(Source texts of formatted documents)

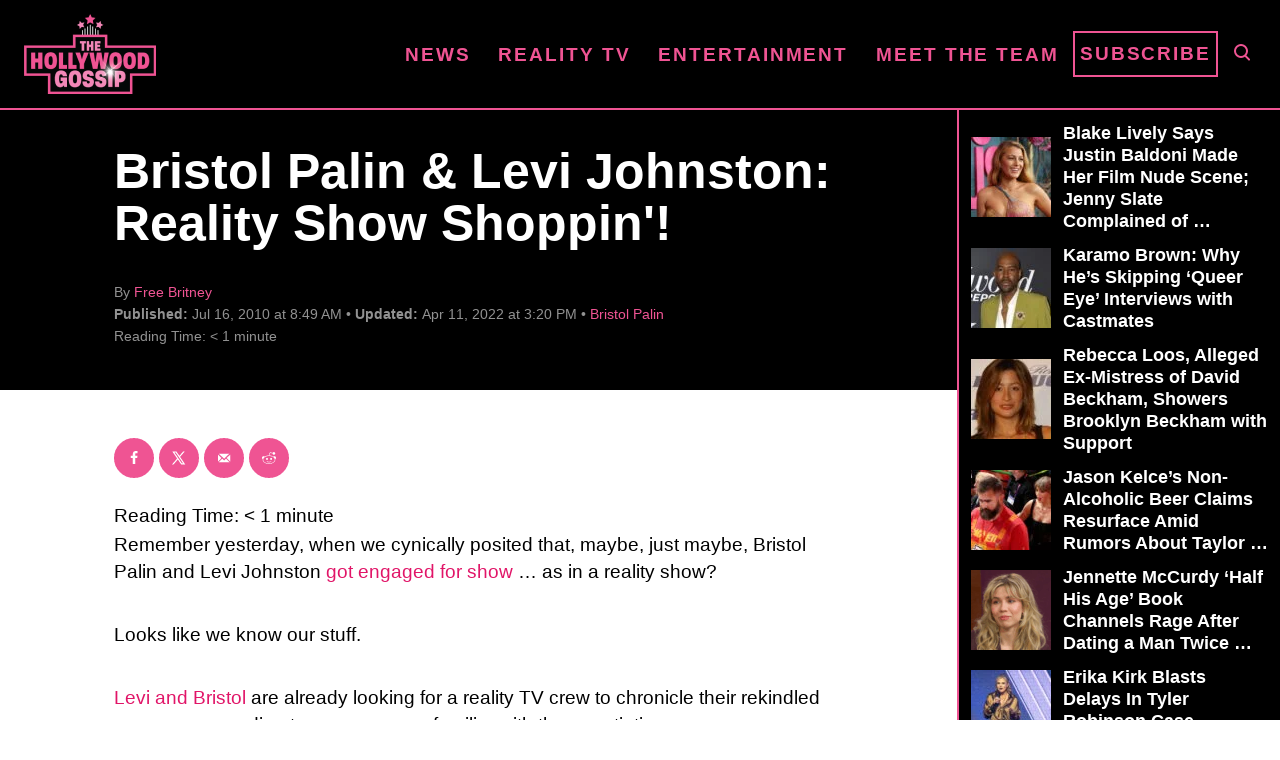

--- FILE ---
content_type: text/html; charset=UTF-8
request_url: https://www.thehollywoodgossip.com/wp-content/plugins/trellis-infinity/public/get-related-post.php?previous_post_ids=59914
body_size: 41
content:
{"excluded_URLs":["59914",412543,340211,335510,330779,326120,326000,325901,325563,323092,319916],"related_post_URLs":["https:\/\/www.thehollywoodgossip.com\/2022\/01\/bristol-palin-i-wish-i-had-never-been-on-teen-mom-og\/","https:\/\/www.thehollywoodgossip.com\/2019\/12\/bristol-palin-and-janson-moore-its-already-over\/","https:\/\/www.thehollywoodgossip.com\/2019\/09\/bristol-palin-will-rely-on-hope-and-faith-in-wake-of-parents-div\/","https:\/\/www.thehollywoodgossip.com\/2019\/05\/teen-mom-og-cast-to-mtv-please-dont-replace-bristol-palin\/","https:\/\/www.thehollywoodgossip.com\/slideshows\/teen-mom-og-cast-to-bristol-palin-goodbye-or-good-riddance\/","https:\/\/www.thehollywoodgossip.com\/slideshows\/farrah-abraham-to-replace-bristol-palin-on-teen-mom-og\/","https:\/\/www.thehollywoodgossip.com\/2019\/04\/bristol-palin-confirms-teen-mom-og-departure-will-be-missed-by-e\/","https:\/\/www.thehollywoodgossip.com\/slideshows\/bristol-palin-did-she-just-quit-teen-mom-og\/","https:\/\/www.thehollywoodgossip.com\/2019\/02\/bristol-palin-to-fans-help-me-hunt-down-my-stalker\/","https:\/\/www.thehollywoodgossip.com\/2019\/01\/teen-mom-og-facing-cancelation-as-ratings-plummet\/"]}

- DIRECTIONS:
Restate each entry word for word. Omit every picture.

- RESPONSE:
--- FILE ---
content_type: text/html; charset=UTF-8
request_url: https://www.thehollywoodgossip.com/wp-content/plugins/trellis-infinity/public/get-related-post.php?previous_post_ids=59914
body_size: 41
content:
{"excluded_URLs":["59914",412543,340211,335510,330779,326120,326000,325901,325563,323092,319916],"related_post_URLs":["https:\/\/www.thehollywoodgossip.com\/2022\/01\/bristol-palin-i-wish-i-had-never-been-on-teen-mom-og\/","https:\/\/www.thehollywoodgossip.com\/2019\/12\/bristol-palin-and-janson-moore-its-already-over\/","https:\/\/www.thehollywoodgossip.com\/2019\/09\/bristol-palin-will-rely-on-hope-and-faith-in-wake-of-parents-div\/","https:\/\/www.thehollywoodgossip.com\/2019\/05\/teen-mom-og-cast-to-mtv-please-dont-replace-bristol-palin\/","https:\/\/www.thehollywoodgossip.com\/slideshows\/teen-mom-og-cast-to-bristol-palin-goodbye-or-good-riddance\/","https:\/\/www.thehollywoodgossip.com\/slideshows\/farrah-abraham-to-replace-bristol-palin-on-teen-mom-og\/","https:\/\/www.thehollywoodgossip.com\/2019\/04\/bristol-palin-confirms-teen-mom-og-departure-will-be-missed-by-e\/","https:\/\/www.thehollywoodgossip.com\/slideshows\/bristol-palin-did-she-just-quit-teen-mom-og\/","https:\/\/www.thehollywoodgossip.com\/2019\/02\/bristol-palin-to-fans-help-me-hunt-down-my-stalker\/","https:\/\/www.thehollywoodgossip.com\/2019\/01\/teen-mom-og-facing-cancelation-as-ratings-plummet\/"]}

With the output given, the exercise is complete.